Vincent Ike captures the thread spun by Christian Huygens three centuries ago and illustrates the true nature of science.
One will see such demonstrations here, which do not offer so much certainty as those of geometry, from which they differ so much; Where engineering standards prove their proposals on certain undisputed places, here the validity of the buildings is proven through the conclusions drawn from them; It couldn’t be otherwise, of course.
This is how Christian Huygens began his treatise on light in 1690. Huygens was the first to say that all science begins with a hypothesis, or hypothesis, that can be tested through observations and experiments. A revolutionary text indeed, and for astronomer Vincent Icke, it was the starting point for an article he wrote at the behest of philosophers Frank Meester and Quinn Simon. It’s part 24 of their series new light (Published by Prometheus).
It’s a great article, written with Van Ecke’s well-known flair. And a useful article, at a time when science is based on a debate between fact versus opinion. Using Huygens’ text, Icke explains that science is the uncertainty, the research, and the guesswork of what lies beyond reality. Science isn’t about the question, it’s about the hypothesis.
Not for the sake of knowledge, but for the sake of understanding. “The product of science is understanding, and knowledge is the most important by-product.”
Perception, awareness, intelligence and understanding. in this order
In passing, he attacks research funders who want upfront guarantees of results and applicability; to religion, which presupposes certainty and does not allow any doubt; and artificial intelligence. A computer can play chess great, but unlike humans, it cannot derive the rules of the game from a whole series of positions.
The essence of the article is a brief and clear treatment of the heart of science: perception – awareness – intelligence – understanding.
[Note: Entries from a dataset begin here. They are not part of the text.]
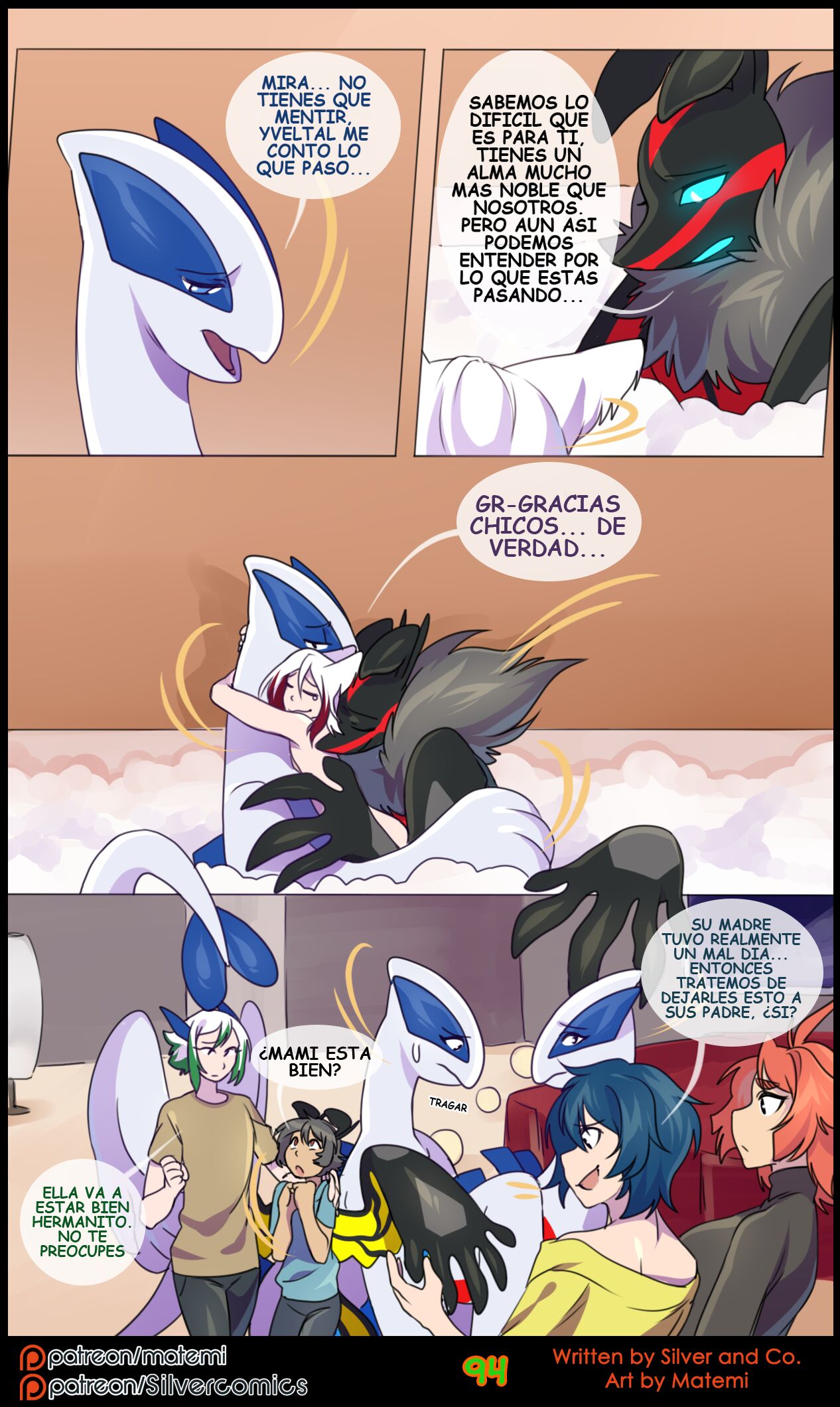 SILVER SOUL parte 8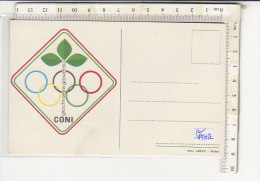 PO4583C# SPORT CONI - GIOCHI DELLA GIOVENTU' - OLIMPIADI   No VG - Olympic Games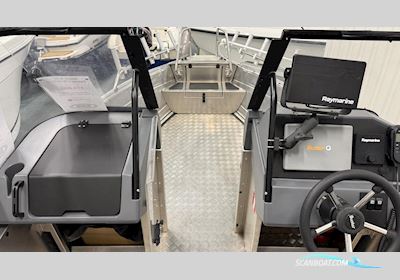 BUSTER X Motorbåt 2022, med Yamaha motor, Sverige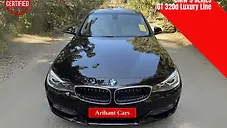 Used BMW 3 Series GT 320d Sport Line in Mumbai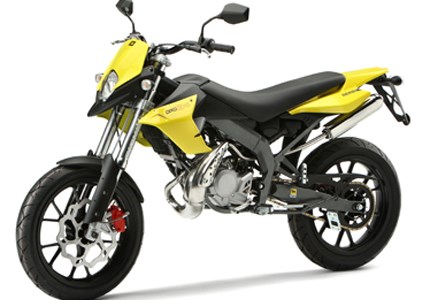 Derbi Senda SM DRD EVO 2009 Derbi Senda SM DRD EVO 2009
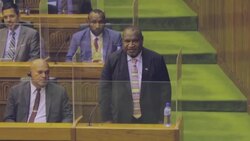 CLEAN : Papua New Guinea prime minister Marape re-elected News Clip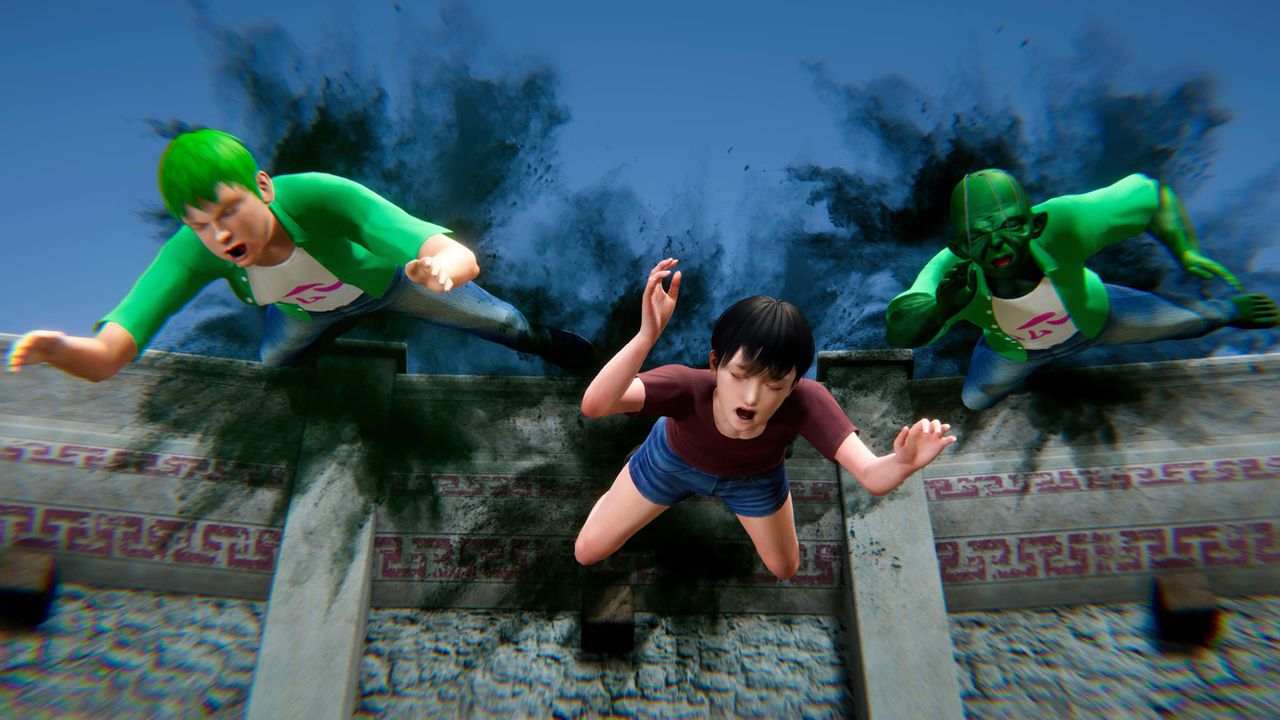 [3D]蝴蝶之殇第四季-罪城VICECITY第70话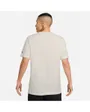 T-shirt Homme M NSW TEE CLUB SSNL HBR Beige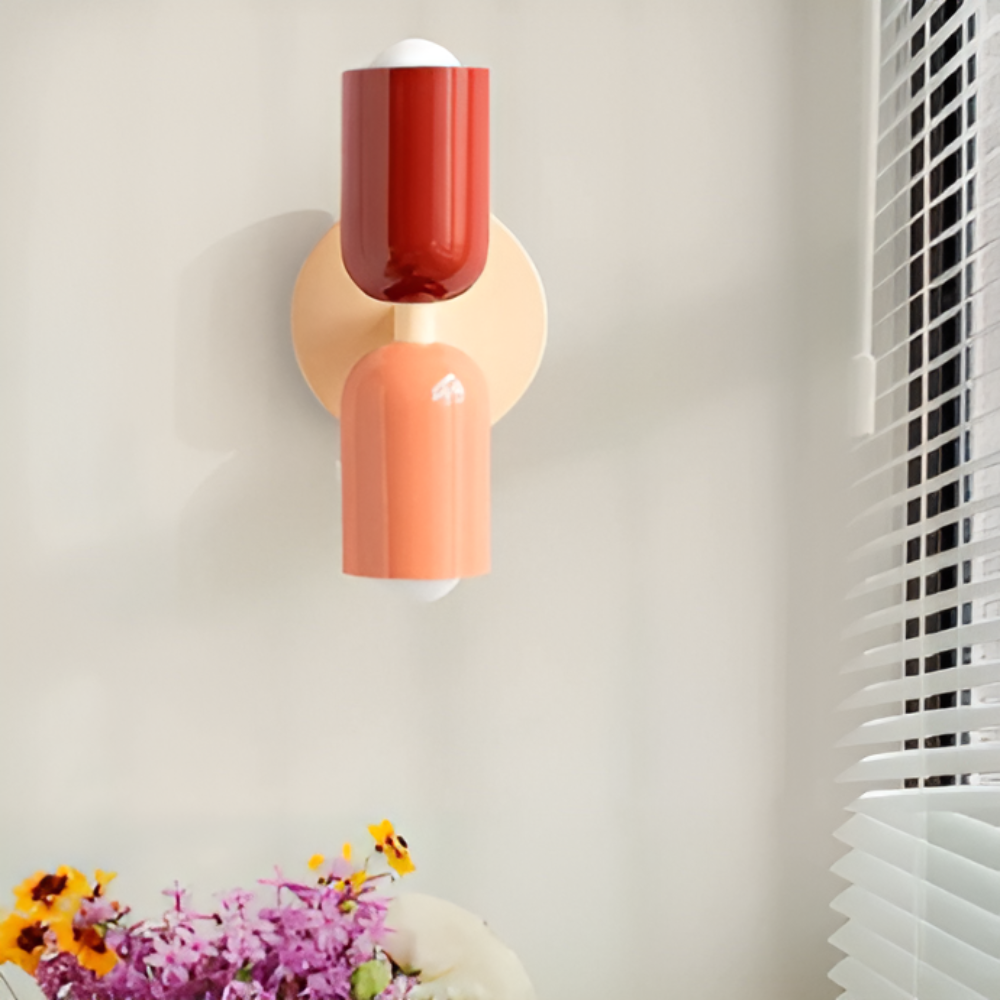 Modern Wall Sconce Lighting – Stylish LED Wall Lamp for Living Room 1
In this order. This scientific nature was distinguished by Huygens three centuries ago, but even today many people have a completely different view of it.
Science does not produce absolute truths that last forever, but rather gives an ever-evolving picture of reality. It depends on the failures, urges Icke: “The thing that is not right for a physicist is a seed of potatoes for a farmer.”
The light between truth and science
Prometheus. 128 pages, 15 euros
Science is simplicity
British professor Jonjo McFadden walks through the history of science with the help of a medieval monk.
“Coffee fanatic. Friendly zombie aficionado. Devoted pop culture practitioner. Evil travel advocate. Typical organizer.”